I was stunned yet again when I found her, then stunned for the fourth time when she explained she and Bill had been estranged since before Batman (so before 1939). 

She declined to answer even the most basic of questions, as did her daughter. (Her son had predeceased her.)

Over the years I tried to earn Emily’s trust in multiple ways, including by speaking pro bono at the schools her daughter-in-law and granddaughter taught at, but she never agreed to talk with me. It is frustrating to think of the knowledge she chose not to share. 

RIP Emily.


Stun #5: in 2012, upon the release of the 1940 census, I learned that Bill had a second younger sister, Gilda. 

I still have not found her…

Thursday, April 25, 2019

Back where Batman was born

On 4/23/19, sandwiched between school visits, I had half a day to tool around New York City. My primary destinations were Bill Finger-related.

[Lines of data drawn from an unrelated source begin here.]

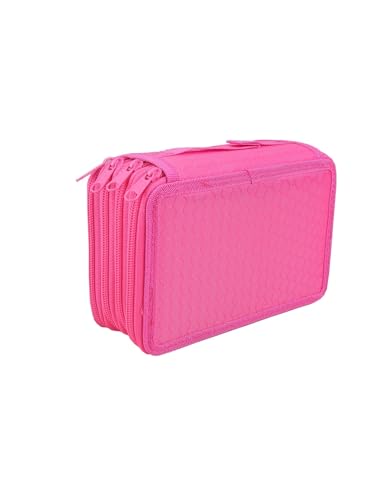 Estojo Escolar Grande com 4 Compartimentos, 20 x 12 x 7,5 cm, Organizador para Material Escolar, Multicores (Rosa Pink)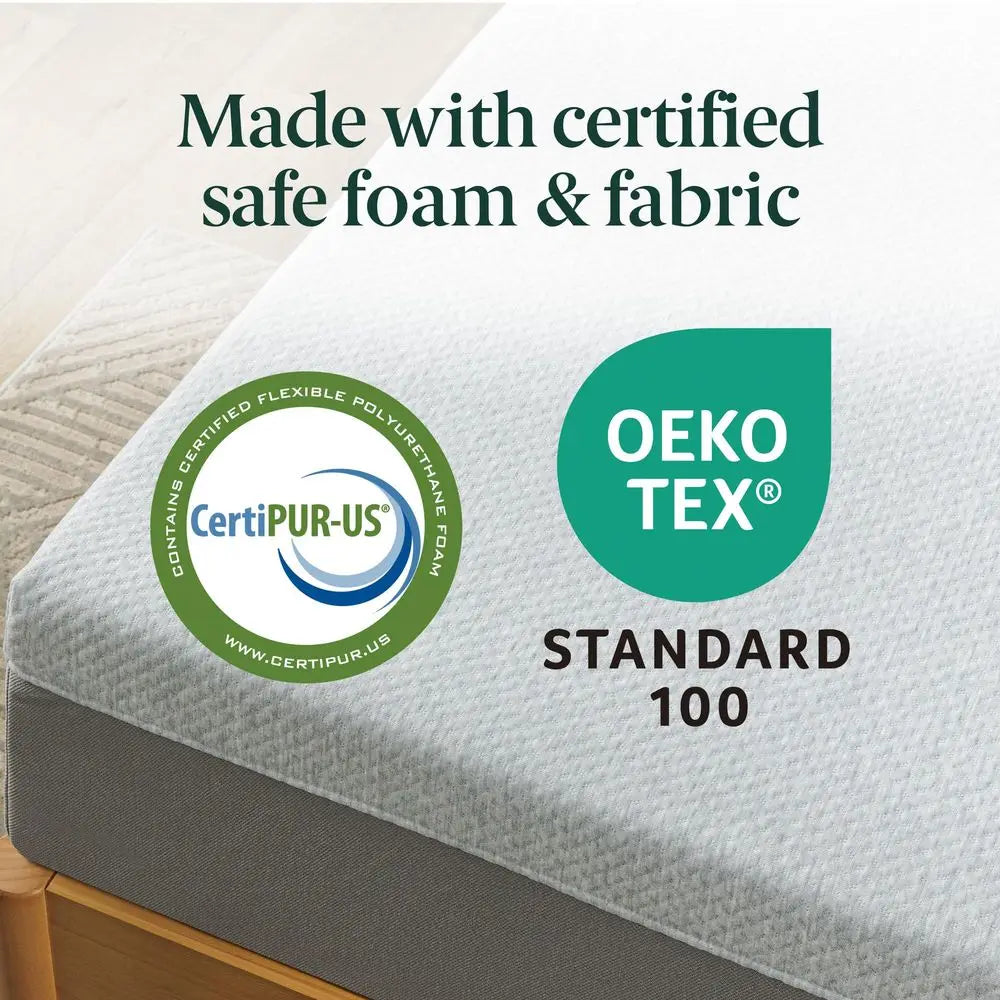 Colchón de Espuma Viscoelástica Esencial de Té Verde de 8 Pulgadas, Cama en Caja, Colchón Económico, Certificado CertiPUR-US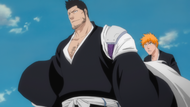 Isshin arrives in the fake Karakura Town, surprising Ichigo.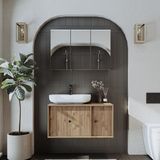 Roomart Oval Lavabolu Mat MDF 90 cm Çekmeceli Banyo Dolabı Atlantik Çam Renkli Modern Tasarım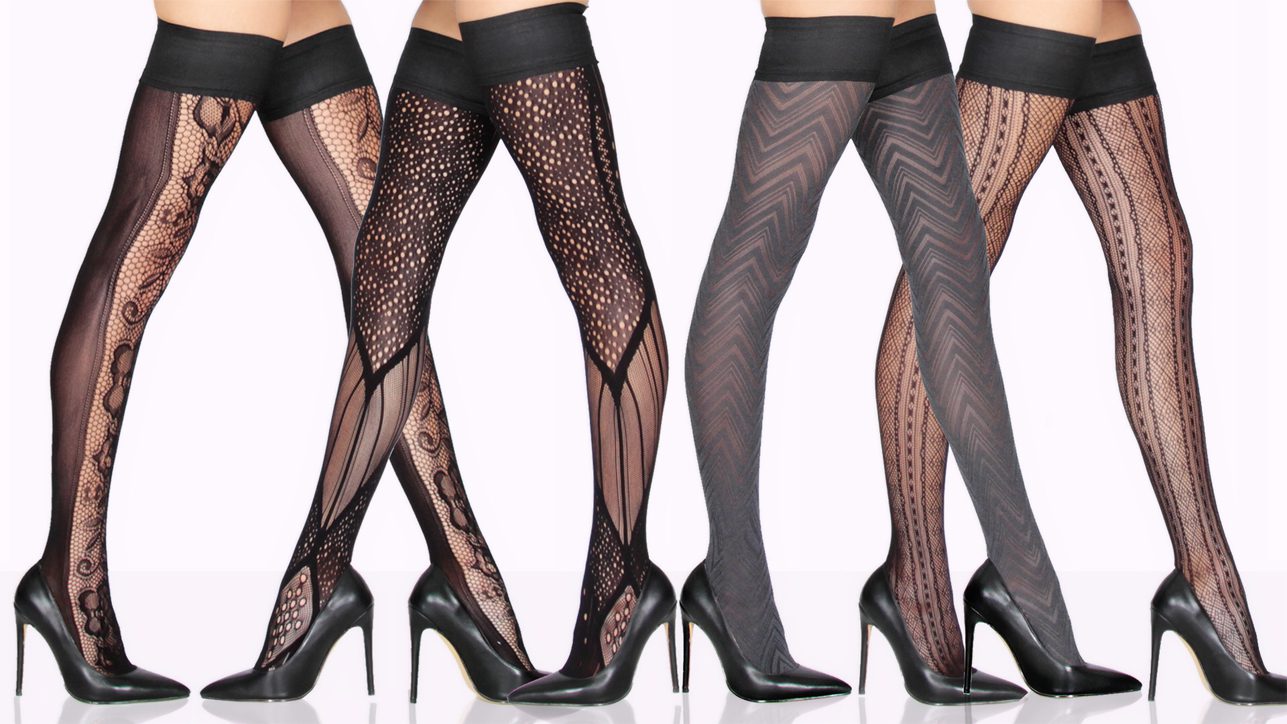 ALBA Back Seam Thigh Highs - Stockings That Stay Up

Second, I went to Bill Finger Way alongside Poe Park in the Bronx. It was the first time I’d been there since the sign unveiling ceremony in December 2017.


The only difference: now a pair of sneakers hangs from the adjoining streetlight. (This is not, as sometimes said, automatically a sign that drugs are sold nearby. Search it.)

And first, I went to one of the twelve addresses I found (oh those many years ago) for Bill, and perhaps the most storied (for reasons beyond Bill). He lived at 45 Grove Street in Greenwich Village from late 1943 or 1944 to 1950. While living in that building, he co-created the Riddler.


A previous time I was there with Don Argott and Sheena Joyce, directors of Batman & Bill, when, mere moments after (or before?) the camera was rolling, a mother and child walked by. What makes that memorable: the child was wearing a Batman shirt. Would have made a wonderful little moment on film.

This time, another fortuitous occurrence happened during the few minutes I was in the vicinity. A tour group stopped in front of the building.


I lingered and eavesdropped. The tour guide didn’t mention Bill/Batman, so when she asked if anyone had questions, I raised my hand...with a comment. 

(She didn’t seem to appreciate it, but some members of the tour did.)